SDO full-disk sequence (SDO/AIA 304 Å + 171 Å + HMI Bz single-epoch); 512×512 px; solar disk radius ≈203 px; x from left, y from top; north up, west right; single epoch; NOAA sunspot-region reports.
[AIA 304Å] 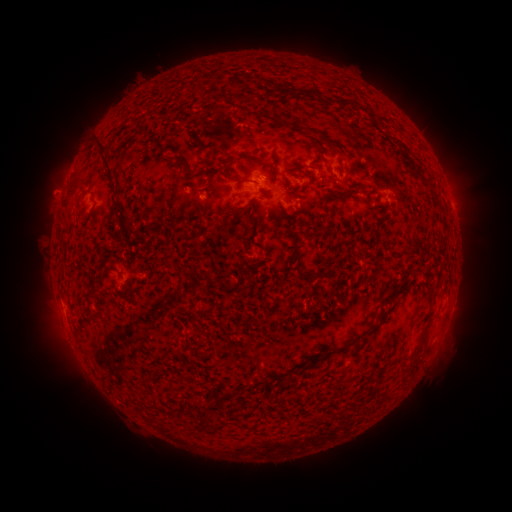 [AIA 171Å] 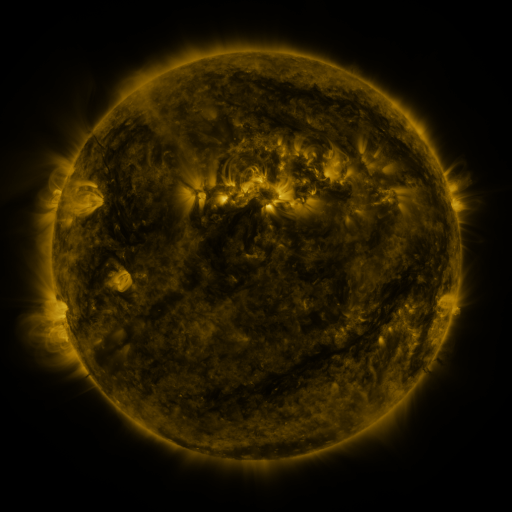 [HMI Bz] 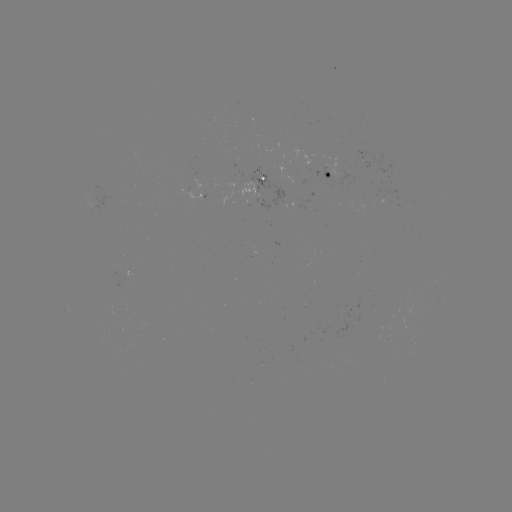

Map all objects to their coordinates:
##############################
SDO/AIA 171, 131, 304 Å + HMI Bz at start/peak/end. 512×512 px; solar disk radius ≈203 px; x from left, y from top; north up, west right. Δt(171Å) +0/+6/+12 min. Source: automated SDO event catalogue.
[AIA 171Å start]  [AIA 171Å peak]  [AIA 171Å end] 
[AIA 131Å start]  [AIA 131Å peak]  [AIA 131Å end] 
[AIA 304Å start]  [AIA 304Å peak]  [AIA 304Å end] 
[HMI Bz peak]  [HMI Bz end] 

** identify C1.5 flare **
##############################
*INSTRUCTIONS FOR THE TASK*. Rewrite the data from the line with "SDO/AIA 171, 131, 304" to the line with "C1.5 flare **", changing "identify" to "locate" and leaving everything else as it is.

*REPLY TO THE TASK*.
SDO/AIA 171, 131, 304 Å + HMI Bz at start/peak/end. 512×512 px; solar disk radius ≈203 px; x from left, y from top; north up, west right. Δt(171Å) +0/+6/+12 min. Source: automated SDO event catalogue.
[AIA 171Å start]  [AIA 171Å peak]  [AIA 171Å end] 
[AIA 131Å start]  [AIA 131Å peak]  [AIA 131Å end] 
[AIA 304Å start]  [AIA 304Å peak]  [AIA 304Å end] 
[HMI Bz peak]  [HMI Bz end] 

** locate C1.5 flare **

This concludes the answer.